Lecture 710 Lennox

Traumatic Tracheal Disease in Avian Patients

Presenting Author: Angela Lennox, DVM, Dipl ABVP (Avian)

Avian and Exotic Animal Clinic of Indianapolis , IN

Interpretive Review and comments by Dr. Nemetz:

Numerous causes of tracheal trauma have been reported in birds mainly from predator attacks or foreign agent injuries. Due to the great flexibility of the avian neck, extreme soft tissue damage to the neck seldom produces tracheal damage. Dr. Lennox focus in this paper was addressing the cause and incidence of tracheal damage subsequent to endotracheal intubation during anesthetic procedures. This is important as tracheal trauma often leads to tracheal strictures and subsequent respiratory compromise.

In humans, post intubation tracheal stenosis (constrictions) is most commonly caused by local ischemic necrosis produced by the inflated tracheal tube cuff. Cuffed intubation tubes are not recommended or used in avian anesthesia because of the complete tracheal rings found in birds and the increased risk of damage if cuffed tubes are used. If stenosis occurs, tracheal resection and reanastomosis is the most common therapy utilized.

So if cuffs are the main cause in humans, what could be the cause in our avian patients where cuffs are not used?  Dr. Lennox found that the damage is not to the tracheal rings themselves but to the superficial layers with a severe inflammatory response producing vascular granulation tissue (fibroplasia).

Species reported seem to show an increased incidence in macaws, cockatoos, African grey and maybe amazon parrots.

This led Dr. Lennox look at the trachea in several species and found that the above species have a narrowing trachea as it descends from the glottis to the syrinx. In some species the narrowing is marked possibly increasing the risk of stenosis in these species.


This paper demonstrates the importance of proper intubation tube selection for anesthesia in our avian patients and being aware of the species variations that may increase one's risks. Other steps that can decrease the possibility of tracheal inflammation include rinsing disinfectants thoroughly from tubes and avoid kinking the trachea during procedures to reduce tube/tracheal wall contact.
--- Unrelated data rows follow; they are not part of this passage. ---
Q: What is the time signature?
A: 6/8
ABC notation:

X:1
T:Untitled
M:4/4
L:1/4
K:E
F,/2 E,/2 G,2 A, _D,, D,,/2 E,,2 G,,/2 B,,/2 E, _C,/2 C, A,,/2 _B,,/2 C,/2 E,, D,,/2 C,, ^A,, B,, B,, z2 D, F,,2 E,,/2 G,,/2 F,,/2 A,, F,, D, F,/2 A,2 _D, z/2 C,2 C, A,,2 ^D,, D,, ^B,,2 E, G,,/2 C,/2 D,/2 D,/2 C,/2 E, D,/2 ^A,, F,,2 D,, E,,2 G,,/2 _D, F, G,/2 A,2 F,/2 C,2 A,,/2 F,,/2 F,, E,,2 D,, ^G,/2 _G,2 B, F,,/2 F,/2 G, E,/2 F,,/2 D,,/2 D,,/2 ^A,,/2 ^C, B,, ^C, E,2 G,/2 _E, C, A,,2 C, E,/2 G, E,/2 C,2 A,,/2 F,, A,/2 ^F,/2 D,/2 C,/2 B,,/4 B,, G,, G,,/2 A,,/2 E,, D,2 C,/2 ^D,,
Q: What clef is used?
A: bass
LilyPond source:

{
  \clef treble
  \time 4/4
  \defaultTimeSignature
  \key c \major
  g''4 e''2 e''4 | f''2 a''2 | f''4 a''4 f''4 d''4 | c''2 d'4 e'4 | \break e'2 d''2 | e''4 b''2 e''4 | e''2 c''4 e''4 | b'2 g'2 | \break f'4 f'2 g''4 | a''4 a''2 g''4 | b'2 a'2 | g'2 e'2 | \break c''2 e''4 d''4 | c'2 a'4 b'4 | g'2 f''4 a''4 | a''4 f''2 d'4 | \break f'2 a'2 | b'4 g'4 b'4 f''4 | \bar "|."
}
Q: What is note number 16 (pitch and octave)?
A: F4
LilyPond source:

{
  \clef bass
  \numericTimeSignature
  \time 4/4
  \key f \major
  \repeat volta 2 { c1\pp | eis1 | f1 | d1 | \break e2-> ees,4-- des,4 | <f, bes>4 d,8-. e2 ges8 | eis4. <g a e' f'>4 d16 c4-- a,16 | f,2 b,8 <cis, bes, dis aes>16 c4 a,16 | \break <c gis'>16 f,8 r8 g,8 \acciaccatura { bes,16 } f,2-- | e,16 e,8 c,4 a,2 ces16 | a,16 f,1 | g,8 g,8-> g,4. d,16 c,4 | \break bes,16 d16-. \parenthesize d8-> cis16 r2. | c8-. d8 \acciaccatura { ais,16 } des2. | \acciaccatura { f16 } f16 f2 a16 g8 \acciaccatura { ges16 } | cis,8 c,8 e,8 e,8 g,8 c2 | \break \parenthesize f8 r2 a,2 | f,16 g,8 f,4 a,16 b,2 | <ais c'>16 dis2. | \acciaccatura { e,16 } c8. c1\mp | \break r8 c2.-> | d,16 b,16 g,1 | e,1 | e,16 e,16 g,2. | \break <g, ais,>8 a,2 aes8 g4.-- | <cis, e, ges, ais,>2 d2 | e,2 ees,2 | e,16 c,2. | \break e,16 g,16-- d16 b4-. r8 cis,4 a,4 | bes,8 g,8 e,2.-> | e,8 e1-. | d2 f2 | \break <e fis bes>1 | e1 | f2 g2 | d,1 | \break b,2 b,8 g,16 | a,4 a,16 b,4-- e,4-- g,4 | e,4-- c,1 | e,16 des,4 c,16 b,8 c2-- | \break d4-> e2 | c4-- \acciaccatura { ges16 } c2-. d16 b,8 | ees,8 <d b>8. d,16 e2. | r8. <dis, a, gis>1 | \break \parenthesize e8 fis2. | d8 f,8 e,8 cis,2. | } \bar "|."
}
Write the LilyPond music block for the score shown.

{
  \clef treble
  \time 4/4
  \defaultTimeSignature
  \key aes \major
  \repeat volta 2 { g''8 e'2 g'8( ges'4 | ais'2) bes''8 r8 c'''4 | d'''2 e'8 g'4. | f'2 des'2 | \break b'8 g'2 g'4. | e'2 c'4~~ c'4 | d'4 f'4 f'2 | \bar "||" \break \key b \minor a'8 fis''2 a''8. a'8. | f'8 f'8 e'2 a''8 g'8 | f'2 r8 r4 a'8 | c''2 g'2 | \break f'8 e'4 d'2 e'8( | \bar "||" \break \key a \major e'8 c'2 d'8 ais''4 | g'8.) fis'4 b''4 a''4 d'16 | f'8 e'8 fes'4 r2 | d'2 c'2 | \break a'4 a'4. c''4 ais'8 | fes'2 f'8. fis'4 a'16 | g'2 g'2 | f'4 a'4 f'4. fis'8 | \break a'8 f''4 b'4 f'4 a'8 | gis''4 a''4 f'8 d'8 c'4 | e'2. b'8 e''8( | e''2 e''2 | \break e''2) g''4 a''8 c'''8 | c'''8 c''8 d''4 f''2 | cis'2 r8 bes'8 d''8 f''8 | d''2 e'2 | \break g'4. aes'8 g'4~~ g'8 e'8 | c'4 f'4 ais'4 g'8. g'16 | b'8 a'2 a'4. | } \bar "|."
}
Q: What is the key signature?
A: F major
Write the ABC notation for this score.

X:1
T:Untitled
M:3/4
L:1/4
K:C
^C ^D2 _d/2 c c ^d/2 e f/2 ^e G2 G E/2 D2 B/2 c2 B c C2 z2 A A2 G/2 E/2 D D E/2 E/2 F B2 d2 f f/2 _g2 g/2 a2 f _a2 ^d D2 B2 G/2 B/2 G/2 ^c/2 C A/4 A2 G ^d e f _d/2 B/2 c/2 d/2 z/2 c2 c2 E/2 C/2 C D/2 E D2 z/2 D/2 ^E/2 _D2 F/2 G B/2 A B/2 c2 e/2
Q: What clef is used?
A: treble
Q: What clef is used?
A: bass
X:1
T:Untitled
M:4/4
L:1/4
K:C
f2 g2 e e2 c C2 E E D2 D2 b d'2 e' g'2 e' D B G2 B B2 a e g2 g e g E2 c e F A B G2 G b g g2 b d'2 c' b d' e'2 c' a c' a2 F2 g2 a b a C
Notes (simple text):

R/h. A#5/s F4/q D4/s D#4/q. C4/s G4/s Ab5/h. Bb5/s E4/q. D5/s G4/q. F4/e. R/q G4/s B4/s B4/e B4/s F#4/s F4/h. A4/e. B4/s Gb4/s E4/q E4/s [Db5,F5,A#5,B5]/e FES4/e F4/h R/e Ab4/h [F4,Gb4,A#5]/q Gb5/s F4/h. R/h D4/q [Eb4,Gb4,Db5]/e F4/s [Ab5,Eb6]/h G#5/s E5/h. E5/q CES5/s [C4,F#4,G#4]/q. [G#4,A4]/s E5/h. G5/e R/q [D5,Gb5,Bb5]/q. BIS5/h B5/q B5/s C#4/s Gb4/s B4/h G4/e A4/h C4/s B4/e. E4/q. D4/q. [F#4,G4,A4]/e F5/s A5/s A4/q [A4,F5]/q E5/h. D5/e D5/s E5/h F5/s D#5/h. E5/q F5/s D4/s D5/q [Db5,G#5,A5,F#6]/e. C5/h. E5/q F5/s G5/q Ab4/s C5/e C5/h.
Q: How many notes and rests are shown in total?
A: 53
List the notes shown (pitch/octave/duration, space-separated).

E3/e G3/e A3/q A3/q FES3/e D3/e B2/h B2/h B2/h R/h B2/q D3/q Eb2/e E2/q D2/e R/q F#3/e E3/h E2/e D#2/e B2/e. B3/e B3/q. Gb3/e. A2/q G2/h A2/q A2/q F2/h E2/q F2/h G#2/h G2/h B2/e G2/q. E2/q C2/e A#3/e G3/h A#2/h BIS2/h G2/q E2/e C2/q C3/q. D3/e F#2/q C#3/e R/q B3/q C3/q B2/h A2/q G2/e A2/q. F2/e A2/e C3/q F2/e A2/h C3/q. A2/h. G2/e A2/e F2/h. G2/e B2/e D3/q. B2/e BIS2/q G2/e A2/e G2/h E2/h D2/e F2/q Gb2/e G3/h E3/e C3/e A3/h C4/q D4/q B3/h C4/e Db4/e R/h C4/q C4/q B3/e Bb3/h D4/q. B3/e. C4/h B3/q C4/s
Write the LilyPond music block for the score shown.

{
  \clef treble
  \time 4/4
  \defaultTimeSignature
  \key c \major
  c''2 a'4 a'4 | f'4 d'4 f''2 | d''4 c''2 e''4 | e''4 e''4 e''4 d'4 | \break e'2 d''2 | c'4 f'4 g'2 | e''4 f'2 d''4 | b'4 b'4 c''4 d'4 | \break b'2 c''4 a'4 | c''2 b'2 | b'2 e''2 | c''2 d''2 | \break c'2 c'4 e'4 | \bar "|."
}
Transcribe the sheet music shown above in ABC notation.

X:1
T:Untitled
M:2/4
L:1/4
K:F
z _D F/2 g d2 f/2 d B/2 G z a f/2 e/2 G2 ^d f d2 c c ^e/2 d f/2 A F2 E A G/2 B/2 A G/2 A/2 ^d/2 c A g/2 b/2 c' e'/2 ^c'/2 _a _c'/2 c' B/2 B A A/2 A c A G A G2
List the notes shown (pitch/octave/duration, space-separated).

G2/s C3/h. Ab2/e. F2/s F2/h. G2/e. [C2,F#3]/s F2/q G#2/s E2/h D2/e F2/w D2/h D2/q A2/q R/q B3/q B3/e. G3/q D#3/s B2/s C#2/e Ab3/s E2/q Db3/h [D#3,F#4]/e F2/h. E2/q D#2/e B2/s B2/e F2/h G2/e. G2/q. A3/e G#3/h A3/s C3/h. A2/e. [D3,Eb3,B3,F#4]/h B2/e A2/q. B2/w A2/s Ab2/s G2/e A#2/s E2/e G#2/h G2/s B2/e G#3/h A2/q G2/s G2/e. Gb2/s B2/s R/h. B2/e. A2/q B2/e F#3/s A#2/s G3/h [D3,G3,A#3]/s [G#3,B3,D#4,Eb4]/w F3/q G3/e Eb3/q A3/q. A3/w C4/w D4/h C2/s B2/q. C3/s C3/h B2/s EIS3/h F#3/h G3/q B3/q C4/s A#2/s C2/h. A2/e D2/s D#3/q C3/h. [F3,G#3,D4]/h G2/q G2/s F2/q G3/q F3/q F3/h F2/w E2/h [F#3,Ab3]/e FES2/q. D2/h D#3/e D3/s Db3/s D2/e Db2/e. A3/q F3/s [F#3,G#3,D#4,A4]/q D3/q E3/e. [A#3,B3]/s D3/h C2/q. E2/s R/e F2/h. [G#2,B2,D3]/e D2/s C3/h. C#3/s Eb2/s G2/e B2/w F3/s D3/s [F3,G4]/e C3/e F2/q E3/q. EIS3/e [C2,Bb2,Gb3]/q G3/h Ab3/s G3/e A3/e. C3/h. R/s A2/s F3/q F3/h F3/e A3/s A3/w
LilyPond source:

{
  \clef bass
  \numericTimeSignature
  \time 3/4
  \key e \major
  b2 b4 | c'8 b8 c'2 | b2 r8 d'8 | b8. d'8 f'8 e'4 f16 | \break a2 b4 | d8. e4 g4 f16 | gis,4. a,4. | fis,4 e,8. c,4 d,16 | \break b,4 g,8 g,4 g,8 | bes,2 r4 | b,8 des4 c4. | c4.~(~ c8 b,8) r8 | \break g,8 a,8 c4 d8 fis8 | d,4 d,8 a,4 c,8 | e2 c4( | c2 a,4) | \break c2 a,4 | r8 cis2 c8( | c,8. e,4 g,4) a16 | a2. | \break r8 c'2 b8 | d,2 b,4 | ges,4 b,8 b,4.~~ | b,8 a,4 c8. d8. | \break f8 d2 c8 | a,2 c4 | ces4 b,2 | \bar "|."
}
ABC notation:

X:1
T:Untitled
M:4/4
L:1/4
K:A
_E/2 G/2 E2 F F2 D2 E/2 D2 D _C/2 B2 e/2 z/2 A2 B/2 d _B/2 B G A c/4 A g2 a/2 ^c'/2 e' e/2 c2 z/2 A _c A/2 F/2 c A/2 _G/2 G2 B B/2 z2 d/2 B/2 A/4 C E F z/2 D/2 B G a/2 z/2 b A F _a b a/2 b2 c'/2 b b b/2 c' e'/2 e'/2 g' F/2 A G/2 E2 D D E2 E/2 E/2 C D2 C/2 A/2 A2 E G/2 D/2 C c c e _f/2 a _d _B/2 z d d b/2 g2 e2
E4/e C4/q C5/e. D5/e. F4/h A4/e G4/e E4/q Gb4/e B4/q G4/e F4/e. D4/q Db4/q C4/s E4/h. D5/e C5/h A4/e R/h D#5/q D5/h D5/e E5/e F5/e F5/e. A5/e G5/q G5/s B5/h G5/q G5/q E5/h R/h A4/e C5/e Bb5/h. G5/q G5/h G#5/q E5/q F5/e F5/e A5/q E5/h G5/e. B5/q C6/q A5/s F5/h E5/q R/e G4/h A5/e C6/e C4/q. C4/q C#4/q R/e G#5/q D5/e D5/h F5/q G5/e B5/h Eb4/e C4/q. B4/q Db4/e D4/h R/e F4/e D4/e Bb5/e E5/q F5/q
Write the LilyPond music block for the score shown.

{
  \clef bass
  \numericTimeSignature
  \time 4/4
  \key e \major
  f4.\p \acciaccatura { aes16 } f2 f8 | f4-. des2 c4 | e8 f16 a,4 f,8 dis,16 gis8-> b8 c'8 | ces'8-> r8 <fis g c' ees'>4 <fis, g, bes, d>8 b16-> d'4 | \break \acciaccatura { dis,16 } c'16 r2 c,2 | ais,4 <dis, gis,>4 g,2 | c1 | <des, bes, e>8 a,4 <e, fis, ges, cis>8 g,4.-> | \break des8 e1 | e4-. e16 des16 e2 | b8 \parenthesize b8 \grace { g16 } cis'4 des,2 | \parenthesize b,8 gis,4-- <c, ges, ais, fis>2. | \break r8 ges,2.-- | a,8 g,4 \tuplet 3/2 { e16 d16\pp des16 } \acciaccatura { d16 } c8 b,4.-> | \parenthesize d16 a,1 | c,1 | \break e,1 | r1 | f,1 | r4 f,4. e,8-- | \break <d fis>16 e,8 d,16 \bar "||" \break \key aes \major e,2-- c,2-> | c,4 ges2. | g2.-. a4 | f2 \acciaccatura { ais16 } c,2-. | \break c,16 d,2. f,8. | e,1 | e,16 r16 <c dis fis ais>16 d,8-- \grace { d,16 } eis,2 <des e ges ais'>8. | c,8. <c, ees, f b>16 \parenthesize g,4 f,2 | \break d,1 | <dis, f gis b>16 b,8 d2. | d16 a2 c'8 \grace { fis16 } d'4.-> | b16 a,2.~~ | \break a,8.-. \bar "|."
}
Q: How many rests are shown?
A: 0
Dr. Nemetz has seen tracheal strictures due to infection, neoplasia, and trauma but not due to post anesthetic complications. Several reason may contribute to this: All intubation tubes are custom made specifically for each species in consideration of an anesthetic procedure; the patient's head and neck are always held in a linear position, thereby minimizing any tube/wall contact; tubes are each individually cleaned, disinfected and dried between each procedure; and tube placement is maintained within the proximal 30% of the length of the trachea.